I am a Master’s student in Computer Science (2024–2026) at the University of Massachusetts Amherst, where my research spans AI security, robust machine learning, and deep learning, with interests across natural language processing and computer vision. I hold a B.Tech in Computer Science and Engineering from the Indian Institute of Information Technology Guwahati.

My work focuses on improving the robustness, efficiency, and generalization of machine learning systems.
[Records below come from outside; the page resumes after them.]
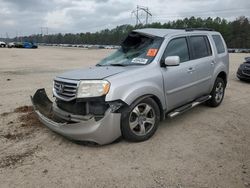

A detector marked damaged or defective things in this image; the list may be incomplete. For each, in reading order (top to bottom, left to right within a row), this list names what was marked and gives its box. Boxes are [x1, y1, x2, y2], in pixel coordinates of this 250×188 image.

broken headlight lens [76, 79, 110, 97]
damaged front bumper [30, 89, 122, 145]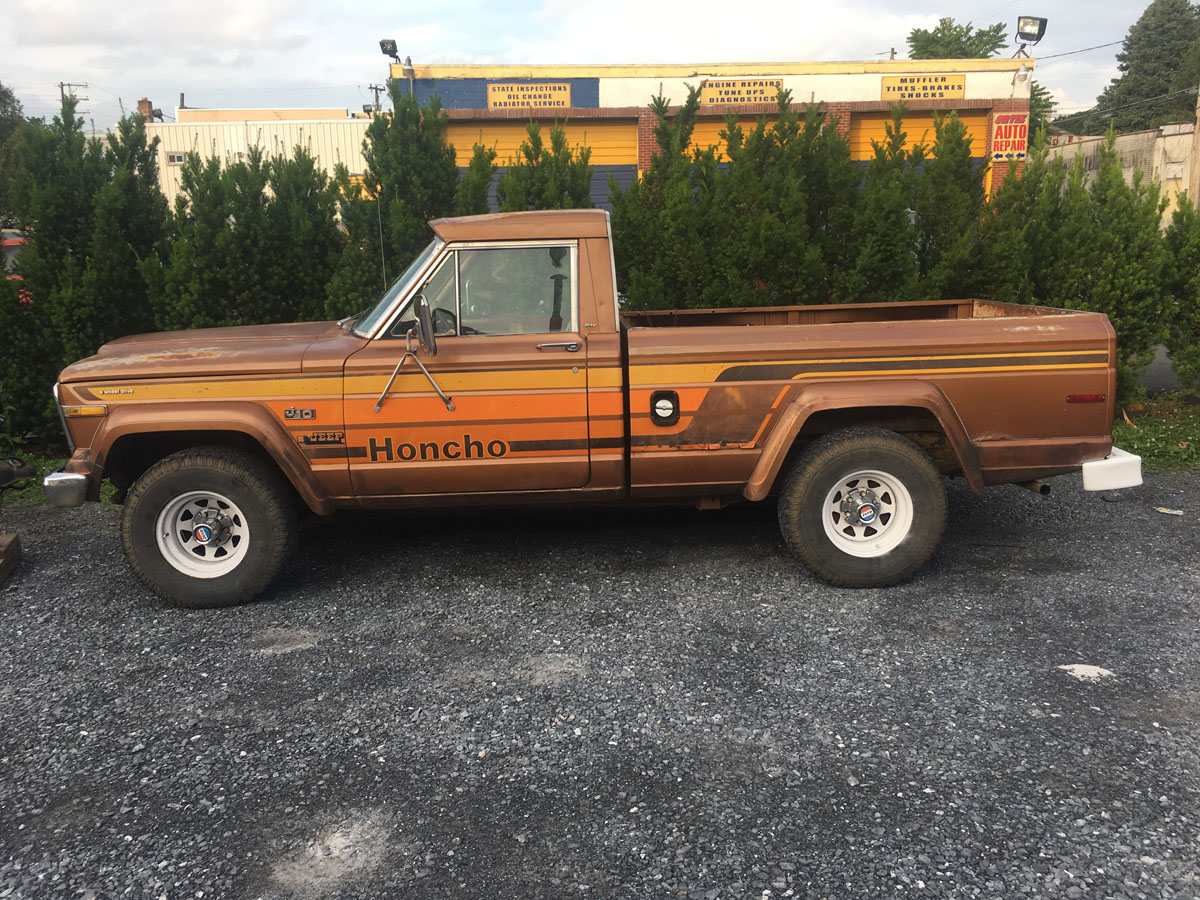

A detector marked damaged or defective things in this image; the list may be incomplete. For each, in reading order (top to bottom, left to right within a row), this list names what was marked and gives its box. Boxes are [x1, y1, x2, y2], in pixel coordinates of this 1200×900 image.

rusty truck body [42, 207, 1136, 608]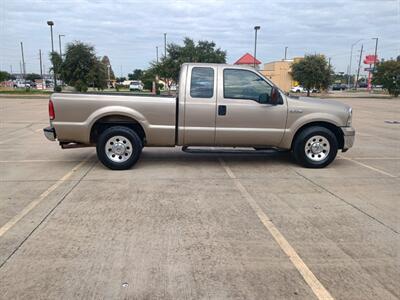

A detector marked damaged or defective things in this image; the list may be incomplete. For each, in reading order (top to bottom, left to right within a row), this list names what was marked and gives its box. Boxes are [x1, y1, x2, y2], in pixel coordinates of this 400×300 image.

pavement crack [292, 170, 398, 236]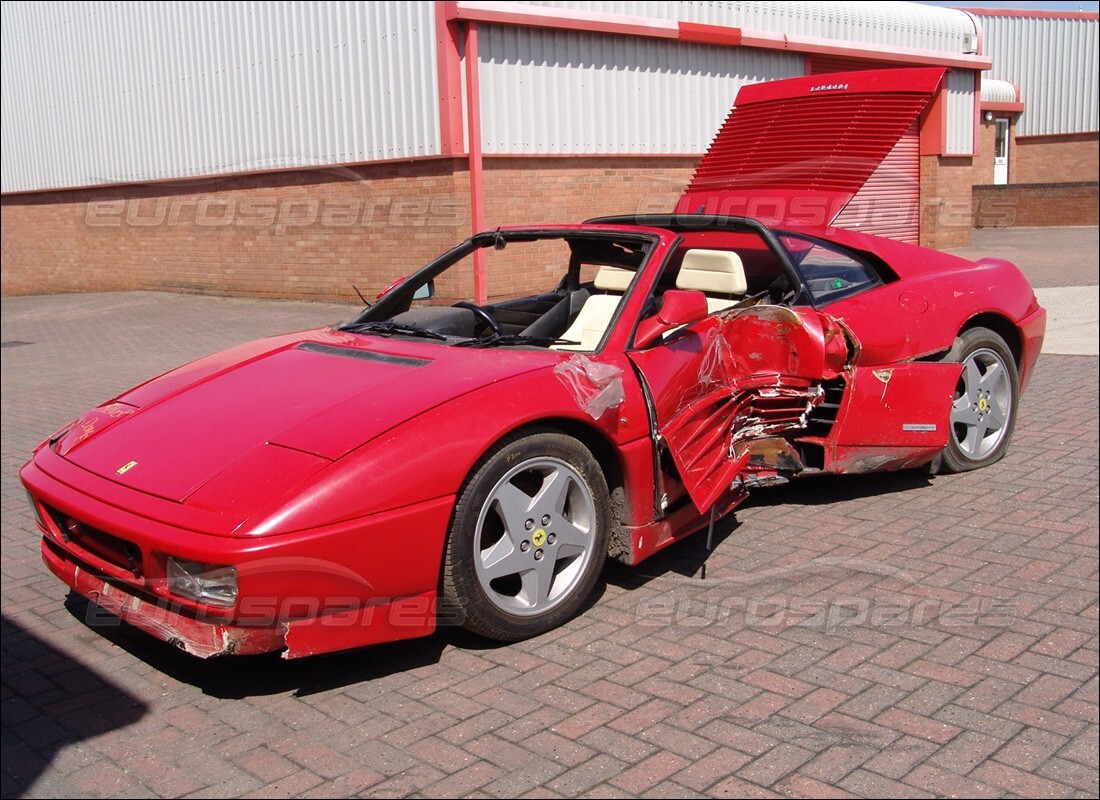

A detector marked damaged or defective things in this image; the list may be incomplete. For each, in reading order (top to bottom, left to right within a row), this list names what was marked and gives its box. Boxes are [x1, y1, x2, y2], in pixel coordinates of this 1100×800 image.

damaged red sports car [19, 68, 1047, 655]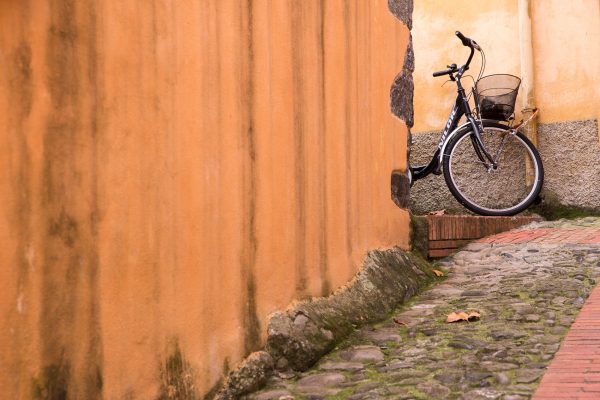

I have contributed to research on backdoor defenses, model ensembling, large-scale zero-shot classification, and secure biometric recognition, combining insights from NLP and vision.

I have worked with research and development teams at Thales (Identity & Biometrics R&D), University College London, and MAQ Software, and have collaborated with researchers at Google DeepMind. My research has been published at venues such as ACL, contributed to multiple patent filings in biometric systems, and supported by competitive awards including the DAAD-WISE Scholarship.

Publications

  • Arora, Ansh, et al. (2024). Here’s a Free Lunch: Sanitizing Backdoored Models with Model Merge. ACL 2024.
    View Paper

🗞 Recent News

  • Aug 2025 — My internship at Thales (Pasadena, CA) was extended into Fall.
    Continued work in the Identity & Biometrics R&D team on large-scale fingerprint recognition, cross-attention–based CNN models, scalable evaluation pipelines, and deployment-ready inference systems, contributing to multiple patent filings.

  • Apr 2025 — Started as a Graduate Researcher at Google DeepMind, working on meta-optimization and adaptive model ensembling for efficient and generalizable large-scale training.

  • Oct 2024 — Published a blog post on Medium explaining our ACL 2024 paper, covering motivation, methodology, and real-world implications.
    ➡️ Here’s a Free Lunch: Sanitizing Backdoored Models with Model Merge

  • Feb 2024 — Our paper “Here’s a Free Lunch: Sanitizing Backdoored Models with Model Merge” was accepted at ACL 2024 (Findings), introducing an inference-time model merging defense that reduces NLP backdoor attack success by over 75% while preserving clean accuracy.